🤖 AI Summary
Existing code debloating research relies on proxy metrics such as test coverage or code size, lacking evaluation grounded in actual program behavior. This work presents the first unified evaluation framework benchmarked against real-world execution semantics, integrating dynamic and static analysis to systematically reassess eight state-of-the-art debloating tools across source code, intermediate representations, and binary levels. The study reveals that dynamic approaches can erroneously remove up to 94% of code that should be retained, while static methods suffer from high false retention rates due to over-approximation—sometimes even introducing new, unintended function variants—that critically compromise program correctness and security. These findings expose systematic biases in current debloating techniques and establish an empirical foundation for future tool development.
📝 Abstract
Program debloating aims to remove unused code to reduce performance overhead, attack surfaces, and maintenance costs. Over time, debloating has evolved across multiple layers (container, library, and application), each building on the principles of application-level debloating. Despite its central role, application-level debloating continues to rely on imperfect proxies for measuring performance, such as test-case-driven evaluation for correctness, code size for runtime efficiency, and gadget count reduction for estimating security posture. While there is widespread skepticism about using such imperfect proxies, the community still lacks standardized methodologies or benchmarks to assess the true performance of application-level software debloating. This experience paper aims to address the gap.

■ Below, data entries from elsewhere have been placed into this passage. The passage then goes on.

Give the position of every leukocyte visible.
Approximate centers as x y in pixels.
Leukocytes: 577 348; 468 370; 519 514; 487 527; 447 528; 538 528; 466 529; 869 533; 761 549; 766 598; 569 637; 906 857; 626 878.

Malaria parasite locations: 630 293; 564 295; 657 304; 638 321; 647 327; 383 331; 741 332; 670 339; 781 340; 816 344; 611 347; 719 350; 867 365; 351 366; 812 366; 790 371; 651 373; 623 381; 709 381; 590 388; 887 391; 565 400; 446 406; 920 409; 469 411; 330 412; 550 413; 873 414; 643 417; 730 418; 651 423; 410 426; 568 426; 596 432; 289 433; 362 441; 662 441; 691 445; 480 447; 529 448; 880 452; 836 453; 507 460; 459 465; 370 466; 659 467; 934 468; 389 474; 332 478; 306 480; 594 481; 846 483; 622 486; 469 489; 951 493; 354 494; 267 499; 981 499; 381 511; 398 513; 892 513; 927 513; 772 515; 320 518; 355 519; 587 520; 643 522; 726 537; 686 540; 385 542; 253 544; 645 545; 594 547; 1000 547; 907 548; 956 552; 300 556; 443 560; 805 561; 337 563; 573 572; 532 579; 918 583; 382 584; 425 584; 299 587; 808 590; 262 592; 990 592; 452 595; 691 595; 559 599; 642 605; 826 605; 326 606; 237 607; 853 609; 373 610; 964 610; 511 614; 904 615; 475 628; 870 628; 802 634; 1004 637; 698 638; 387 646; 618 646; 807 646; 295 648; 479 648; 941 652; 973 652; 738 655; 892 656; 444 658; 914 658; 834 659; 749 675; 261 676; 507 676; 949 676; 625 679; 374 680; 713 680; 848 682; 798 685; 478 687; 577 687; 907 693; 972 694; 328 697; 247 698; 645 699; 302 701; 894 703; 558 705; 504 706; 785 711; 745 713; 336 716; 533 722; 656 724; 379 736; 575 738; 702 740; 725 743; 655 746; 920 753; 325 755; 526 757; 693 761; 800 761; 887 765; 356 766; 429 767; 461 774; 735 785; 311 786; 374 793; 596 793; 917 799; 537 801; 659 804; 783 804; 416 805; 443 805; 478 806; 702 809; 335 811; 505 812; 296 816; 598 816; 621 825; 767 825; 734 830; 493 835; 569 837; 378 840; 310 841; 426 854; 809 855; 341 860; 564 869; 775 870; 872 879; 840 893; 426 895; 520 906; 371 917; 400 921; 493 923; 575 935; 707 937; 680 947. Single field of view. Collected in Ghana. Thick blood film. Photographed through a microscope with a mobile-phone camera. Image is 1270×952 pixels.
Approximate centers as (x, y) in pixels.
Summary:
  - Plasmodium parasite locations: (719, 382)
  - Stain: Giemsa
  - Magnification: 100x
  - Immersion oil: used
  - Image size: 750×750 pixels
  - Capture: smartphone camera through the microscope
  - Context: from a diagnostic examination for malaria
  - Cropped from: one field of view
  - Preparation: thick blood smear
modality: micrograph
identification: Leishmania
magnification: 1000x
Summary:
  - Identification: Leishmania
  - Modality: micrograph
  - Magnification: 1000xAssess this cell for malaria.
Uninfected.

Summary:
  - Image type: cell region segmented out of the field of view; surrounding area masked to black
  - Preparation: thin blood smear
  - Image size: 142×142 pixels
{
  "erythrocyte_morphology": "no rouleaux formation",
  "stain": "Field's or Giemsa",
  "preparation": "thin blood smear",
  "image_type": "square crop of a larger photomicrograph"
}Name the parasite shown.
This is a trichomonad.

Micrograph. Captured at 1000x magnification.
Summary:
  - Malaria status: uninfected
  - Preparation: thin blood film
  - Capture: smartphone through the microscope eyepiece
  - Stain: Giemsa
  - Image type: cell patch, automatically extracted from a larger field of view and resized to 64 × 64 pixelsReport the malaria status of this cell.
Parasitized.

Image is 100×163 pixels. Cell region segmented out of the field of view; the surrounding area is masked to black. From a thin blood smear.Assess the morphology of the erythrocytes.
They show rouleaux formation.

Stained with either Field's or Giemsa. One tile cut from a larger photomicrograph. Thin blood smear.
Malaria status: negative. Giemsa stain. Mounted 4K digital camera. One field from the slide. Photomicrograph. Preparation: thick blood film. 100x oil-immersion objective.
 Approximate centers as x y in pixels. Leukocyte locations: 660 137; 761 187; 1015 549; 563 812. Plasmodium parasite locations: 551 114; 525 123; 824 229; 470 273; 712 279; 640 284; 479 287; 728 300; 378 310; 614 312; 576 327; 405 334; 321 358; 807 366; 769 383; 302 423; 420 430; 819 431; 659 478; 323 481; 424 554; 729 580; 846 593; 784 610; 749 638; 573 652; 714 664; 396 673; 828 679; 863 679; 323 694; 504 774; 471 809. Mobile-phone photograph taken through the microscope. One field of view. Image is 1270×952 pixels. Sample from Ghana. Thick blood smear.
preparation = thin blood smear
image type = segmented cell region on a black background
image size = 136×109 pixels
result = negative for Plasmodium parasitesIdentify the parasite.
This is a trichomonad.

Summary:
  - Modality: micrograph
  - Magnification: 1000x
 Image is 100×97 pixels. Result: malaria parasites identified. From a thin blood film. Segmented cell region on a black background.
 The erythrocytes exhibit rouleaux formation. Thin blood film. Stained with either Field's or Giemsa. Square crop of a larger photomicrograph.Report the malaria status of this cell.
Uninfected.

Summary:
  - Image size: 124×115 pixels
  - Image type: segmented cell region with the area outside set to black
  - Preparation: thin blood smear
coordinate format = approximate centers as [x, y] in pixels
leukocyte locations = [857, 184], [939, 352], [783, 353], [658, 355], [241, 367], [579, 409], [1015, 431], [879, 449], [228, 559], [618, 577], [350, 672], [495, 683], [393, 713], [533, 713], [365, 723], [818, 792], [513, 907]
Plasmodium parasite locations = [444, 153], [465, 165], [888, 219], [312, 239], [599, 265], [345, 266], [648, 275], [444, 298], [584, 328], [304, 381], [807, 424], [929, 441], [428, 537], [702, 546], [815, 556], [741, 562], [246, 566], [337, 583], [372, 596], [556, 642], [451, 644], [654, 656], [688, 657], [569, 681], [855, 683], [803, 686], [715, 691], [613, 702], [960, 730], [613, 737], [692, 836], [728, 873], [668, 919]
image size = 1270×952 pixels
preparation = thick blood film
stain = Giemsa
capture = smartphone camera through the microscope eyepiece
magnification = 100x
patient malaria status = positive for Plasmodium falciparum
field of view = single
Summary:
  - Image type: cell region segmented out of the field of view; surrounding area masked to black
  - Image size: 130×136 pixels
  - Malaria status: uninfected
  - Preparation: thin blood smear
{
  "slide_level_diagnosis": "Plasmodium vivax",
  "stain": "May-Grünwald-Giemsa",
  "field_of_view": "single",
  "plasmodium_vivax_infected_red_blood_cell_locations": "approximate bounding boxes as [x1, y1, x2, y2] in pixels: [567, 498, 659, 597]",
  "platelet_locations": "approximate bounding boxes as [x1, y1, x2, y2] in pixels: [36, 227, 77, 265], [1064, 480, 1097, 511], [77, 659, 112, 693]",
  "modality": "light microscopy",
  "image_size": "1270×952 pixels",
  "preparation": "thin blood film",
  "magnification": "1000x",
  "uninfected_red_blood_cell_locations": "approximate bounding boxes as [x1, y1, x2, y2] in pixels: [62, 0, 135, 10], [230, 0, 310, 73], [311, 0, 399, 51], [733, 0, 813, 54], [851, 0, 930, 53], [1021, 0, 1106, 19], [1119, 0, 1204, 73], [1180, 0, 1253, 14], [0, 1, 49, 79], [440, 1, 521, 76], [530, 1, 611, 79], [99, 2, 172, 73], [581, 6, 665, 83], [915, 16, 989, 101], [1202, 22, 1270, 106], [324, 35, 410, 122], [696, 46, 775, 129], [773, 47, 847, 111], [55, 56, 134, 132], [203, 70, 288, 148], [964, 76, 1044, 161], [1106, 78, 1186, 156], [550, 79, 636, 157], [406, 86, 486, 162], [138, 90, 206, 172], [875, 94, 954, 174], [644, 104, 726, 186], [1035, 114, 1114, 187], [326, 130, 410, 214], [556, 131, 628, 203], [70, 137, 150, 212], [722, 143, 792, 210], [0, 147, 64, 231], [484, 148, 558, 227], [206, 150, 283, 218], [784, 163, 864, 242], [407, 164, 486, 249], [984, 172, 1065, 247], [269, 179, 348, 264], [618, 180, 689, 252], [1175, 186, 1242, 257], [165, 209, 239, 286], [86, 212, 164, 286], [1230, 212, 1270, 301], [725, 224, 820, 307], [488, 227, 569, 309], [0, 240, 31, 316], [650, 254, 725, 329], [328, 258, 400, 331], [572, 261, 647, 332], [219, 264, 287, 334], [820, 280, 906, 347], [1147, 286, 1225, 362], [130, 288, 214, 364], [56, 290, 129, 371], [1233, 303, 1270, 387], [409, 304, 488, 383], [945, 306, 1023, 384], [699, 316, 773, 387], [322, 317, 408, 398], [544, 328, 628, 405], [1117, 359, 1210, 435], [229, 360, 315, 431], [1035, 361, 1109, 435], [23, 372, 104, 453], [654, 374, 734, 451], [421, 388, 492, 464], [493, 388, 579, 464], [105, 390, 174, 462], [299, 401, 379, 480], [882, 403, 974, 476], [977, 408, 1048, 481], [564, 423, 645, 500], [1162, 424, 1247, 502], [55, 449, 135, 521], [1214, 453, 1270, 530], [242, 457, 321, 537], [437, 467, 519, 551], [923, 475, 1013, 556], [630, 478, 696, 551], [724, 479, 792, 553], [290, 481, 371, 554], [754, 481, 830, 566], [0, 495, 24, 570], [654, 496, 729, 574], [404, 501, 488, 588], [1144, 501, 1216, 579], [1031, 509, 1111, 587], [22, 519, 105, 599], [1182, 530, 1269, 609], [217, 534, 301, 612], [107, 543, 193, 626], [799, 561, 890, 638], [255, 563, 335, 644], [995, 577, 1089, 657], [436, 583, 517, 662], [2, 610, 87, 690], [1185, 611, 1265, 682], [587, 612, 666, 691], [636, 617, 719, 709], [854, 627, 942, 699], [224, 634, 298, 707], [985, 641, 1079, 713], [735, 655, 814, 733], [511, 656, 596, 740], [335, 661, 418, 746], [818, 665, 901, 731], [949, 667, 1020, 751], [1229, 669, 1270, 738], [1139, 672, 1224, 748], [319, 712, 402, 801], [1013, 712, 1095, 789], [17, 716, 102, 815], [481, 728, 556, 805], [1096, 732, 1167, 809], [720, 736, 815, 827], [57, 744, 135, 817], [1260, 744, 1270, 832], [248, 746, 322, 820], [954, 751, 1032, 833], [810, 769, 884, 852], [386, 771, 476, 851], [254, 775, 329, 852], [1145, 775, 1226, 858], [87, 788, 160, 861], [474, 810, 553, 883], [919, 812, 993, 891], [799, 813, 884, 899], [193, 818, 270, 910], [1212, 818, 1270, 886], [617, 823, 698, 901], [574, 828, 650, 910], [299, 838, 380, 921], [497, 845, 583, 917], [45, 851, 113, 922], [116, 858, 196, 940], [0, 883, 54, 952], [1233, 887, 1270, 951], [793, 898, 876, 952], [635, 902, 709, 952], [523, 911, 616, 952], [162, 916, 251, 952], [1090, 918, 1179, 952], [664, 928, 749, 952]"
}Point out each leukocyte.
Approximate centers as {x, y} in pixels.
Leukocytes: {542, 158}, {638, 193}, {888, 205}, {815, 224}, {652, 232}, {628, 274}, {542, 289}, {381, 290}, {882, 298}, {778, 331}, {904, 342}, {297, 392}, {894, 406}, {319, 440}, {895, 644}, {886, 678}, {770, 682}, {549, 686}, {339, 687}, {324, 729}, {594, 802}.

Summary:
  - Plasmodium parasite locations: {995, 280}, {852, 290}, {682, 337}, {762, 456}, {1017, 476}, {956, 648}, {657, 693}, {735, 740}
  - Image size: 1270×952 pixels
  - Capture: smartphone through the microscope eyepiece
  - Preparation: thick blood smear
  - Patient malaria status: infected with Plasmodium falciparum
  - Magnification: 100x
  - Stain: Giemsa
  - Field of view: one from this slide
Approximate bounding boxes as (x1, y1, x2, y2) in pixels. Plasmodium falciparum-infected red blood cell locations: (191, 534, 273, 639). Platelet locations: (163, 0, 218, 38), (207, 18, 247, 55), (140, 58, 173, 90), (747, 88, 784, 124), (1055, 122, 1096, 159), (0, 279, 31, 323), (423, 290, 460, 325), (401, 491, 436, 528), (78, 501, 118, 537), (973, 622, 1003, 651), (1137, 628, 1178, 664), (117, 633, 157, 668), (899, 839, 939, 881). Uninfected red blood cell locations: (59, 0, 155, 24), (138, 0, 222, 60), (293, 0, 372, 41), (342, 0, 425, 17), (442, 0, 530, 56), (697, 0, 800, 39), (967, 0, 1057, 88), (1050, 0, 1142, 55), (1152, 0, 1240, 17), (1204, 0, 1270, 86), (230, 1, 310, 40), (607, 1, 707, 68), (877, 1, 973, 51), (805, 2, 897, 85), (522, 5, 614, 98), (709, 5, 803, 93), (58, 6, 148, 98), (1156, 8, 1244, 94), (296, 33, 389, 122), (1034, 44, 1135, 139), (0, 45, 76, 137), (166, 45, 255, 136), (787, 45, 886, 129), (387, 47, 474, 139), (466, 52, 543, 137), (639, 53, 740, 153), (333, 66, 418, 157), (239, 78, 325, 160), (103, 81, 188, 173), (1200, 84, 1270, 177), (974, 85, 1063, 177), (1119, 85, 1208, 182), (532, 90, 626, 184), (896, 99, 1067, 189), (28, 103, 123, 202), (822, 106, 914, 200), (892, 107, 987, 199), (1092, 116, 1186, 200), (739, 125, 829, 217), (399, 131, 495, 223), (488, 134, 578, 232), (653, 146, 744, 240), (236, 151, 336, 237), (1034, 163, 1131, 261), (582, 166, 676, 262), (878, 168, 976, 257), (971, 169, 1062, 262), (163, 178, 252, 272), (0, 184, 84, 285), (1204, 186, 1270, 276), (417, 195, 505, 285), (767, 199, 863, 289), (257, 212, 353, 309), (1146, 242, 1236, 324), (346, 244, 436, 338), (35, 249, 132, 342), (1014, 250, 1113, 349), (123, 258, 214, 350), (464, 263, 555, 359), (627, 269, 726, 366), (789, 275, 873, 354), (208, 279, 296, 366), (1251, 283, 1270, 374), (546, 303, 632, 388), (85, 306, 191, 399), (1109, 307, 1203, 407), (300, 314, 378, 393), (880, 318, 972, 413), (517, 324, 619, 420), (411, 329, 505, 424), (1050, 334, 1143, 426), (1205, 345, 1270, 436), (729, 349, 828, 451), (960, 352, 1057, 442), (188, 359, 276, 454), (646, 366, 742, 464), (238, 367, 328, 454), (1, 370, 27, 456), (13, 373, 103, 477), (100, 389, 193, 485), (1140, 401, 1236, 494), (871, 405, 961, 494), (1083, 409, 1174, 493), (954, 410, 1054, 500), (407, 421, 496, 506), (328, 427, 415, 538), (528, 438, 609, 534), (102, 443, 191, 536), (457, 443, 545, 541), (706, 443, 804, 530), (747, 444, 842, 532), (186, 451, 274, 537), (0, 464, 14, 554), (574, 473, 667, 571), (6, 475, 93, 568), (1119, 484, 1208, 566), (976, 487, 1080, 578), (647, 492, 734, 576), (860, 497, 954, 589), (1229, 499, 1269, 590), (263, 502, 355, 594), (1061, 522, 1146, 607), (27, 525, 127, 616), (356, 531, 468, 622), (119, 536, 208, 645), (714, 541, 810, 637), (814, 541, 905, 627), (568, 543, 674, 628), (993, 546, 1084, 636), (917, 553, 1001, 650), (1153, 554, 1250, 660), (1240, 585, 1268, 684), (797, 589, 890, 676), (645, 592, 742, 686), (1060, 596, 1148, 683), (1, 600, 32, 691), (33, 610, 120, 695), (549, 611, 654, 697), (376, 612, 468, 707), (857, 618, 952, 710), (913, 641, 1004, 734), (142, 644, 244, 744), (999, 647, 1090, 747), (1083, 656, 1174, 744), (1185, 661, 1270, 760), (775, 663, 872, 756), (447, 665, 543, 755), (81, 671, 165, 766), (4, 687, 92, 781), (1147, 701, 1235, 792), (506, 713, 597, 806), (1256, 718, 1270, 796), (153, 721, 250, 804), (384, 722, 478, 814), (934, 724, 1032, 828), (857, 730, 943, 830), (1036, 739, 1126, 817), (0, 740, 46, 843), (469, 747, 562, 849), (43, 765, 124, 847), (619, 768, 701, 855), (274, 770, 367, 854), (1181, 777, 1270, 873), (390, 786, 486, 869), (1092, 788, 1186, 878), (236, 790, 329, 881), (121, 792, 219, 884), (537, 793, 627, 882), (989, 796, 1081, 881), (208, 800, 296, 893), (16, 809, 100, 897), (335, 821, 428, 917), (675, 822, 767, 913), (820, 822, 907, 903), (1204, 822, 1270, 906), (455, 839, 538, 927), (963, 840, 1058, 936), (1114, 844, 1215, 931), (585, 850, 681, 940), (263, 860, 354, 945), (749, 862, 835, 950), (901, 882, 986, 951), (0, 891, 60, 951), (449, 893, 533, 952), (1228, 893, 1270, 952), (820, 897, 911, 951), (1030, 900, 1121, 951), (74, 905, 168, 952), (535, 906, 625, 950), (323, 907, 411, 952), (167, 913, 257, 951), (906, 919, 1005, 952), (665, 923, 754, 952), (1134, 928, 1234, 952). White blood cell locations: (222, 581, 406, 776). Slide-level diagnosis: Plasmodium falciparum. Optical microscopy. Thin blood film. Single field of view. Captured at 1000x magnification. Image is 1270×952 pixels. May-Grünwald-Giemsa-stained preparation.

We revisit the foundations of application-level debloating through a ground-truth-based evaluation paradigm. Our analysis of eight state-of-the-art debloaters - Blade, Chisel, Cov, CovA, Lmcas, Trimmer, Occam, and Razor - uncovers insights previously unattainable through traditional evaluations. These tools collectively span the spectrum of source-to-source, IR-to-IR, and binary-to-binary transformation paradigms, characterizing a holistic reassessment across abstraction levels. Our analysis reveals that while dynamic analysis-based tools often remove up to 94% of code that should be retained, static analysis-based approaches exhibit the opposite behavior, showing high false retention rates due to coarse-grained dependency over-approximation. Additionally, static analyses may add code by introducing specialized variants of functions. False retentions and removals not only cause functional incorrectness but may also lead to systematic inconsistency, robustness failures, and exploitable vulnerabilities.